Gluten-free has become a health-protocol for a lot of people. Some because they have serious digestive issues and/or celiac, and others because they want to take a break from the onslaught of gluten in their diet to see if various health issues will improve along with immune system function. This cookie would qualify as gluten-free, but not dairy or egg free.

However, I think (and this is coming from someone who must exclude a lot of things from her diet due to a histamine malfunction called Mast Cell Activation Syndrome—so I know whereof I speak) we can focus on what is not included in a recipe or dish, rather than what is included. And what is there is much more fun than what isn’t there. Abundance mentality vs. deprivation mentality.

This recipe, which I will link here < Almond Flour Chocolate Chip COOKIE RECIPE > and below, is on the All Recipes website, which is where I found it seven years ago. At our house, we affectionately call it the ‘Chips Ahoy!’ cookie because it has a similar texture and flavor to that well-known cookie product.

Almond flour works well in certain recipes and not so in others. This can be said of most non-gluten flours. They all have their best uses. It’s worth a little investigation and typing up a little cheat-sheet to remind you which ones are best for what purpose.

Almond flour, in this recipe, is a good substitute and produces a nice sturdy, chewy texture that sets off the flavor of the chocolate delightfully.

Now, I’m an inveterate recipe tweaker, so I never could leave this one alone and I’ve tried this and that, as you can see in the photo of my much-marked up copy of the recipe. However, using the directions straight from the original produces a fantastic cookie, so start there and then tweak as you like.

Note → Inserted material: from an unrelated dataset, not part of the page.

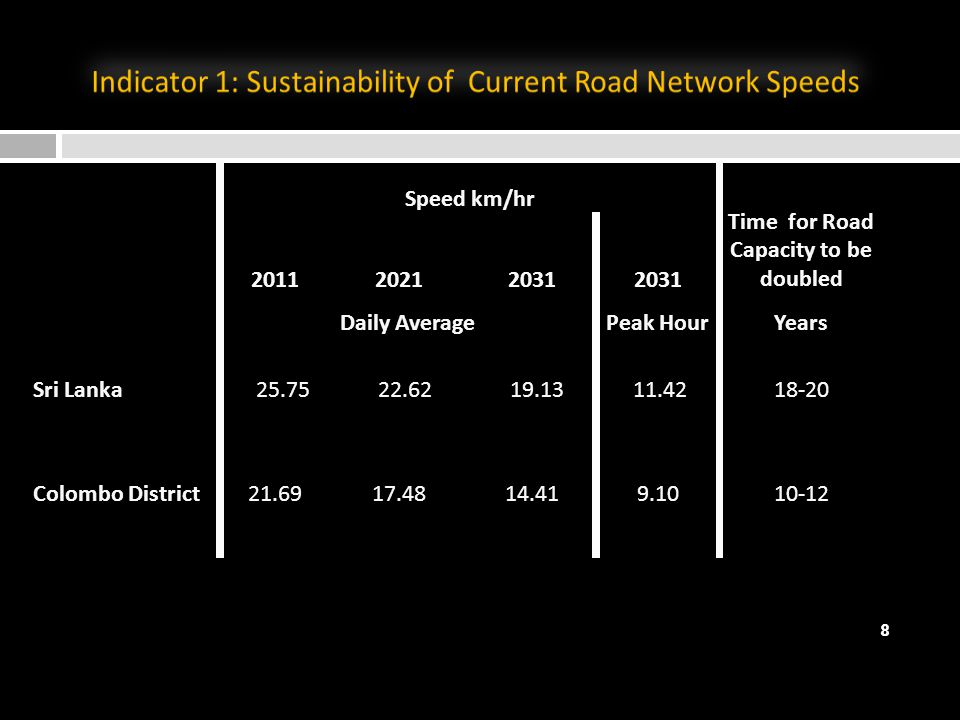 Speed km/hr Time for Road Capacity to be doubled 201120212031 Daily AveragePeak HourYears Sri Lanka 25.75 22.62 19.13 11.4218-20 Colombo District21.6917.4814.419.1010-12 8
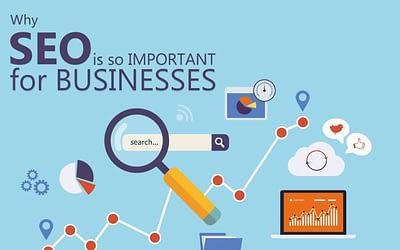 Importanța unui website optimizat SEO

If you want to tweak right away, I’d suggest using (in place of the chocolate chips) 4 oz. of good quality bittersweet chocolate bar that you chop up with a sharp chef’s knife into little pieces. That way you get bits of chocolate spread out into more of the cookie dough.

Reminder: when you begin to scoop the dough onto a cookie sheet, gently flatten the cookies, as it says in the recipe, otherwise you get almond flour haystacks and the final product won’t have as even a texture.

Even if you don’t need to avoid gluten, this makes a fun cookie to rotate with wheat-flour variations. Almond flour has a long history as a confection and ingredient in candies, cookies and cakes, so as you enjoy each bite, take a moment to imagine all the other historical cookie snackers over time who have indulged in the delights of almond flour! And smile at your budget as it thanks you for making a recipe from scratch that can taste just as good as the store-bought, commercially processed varieties!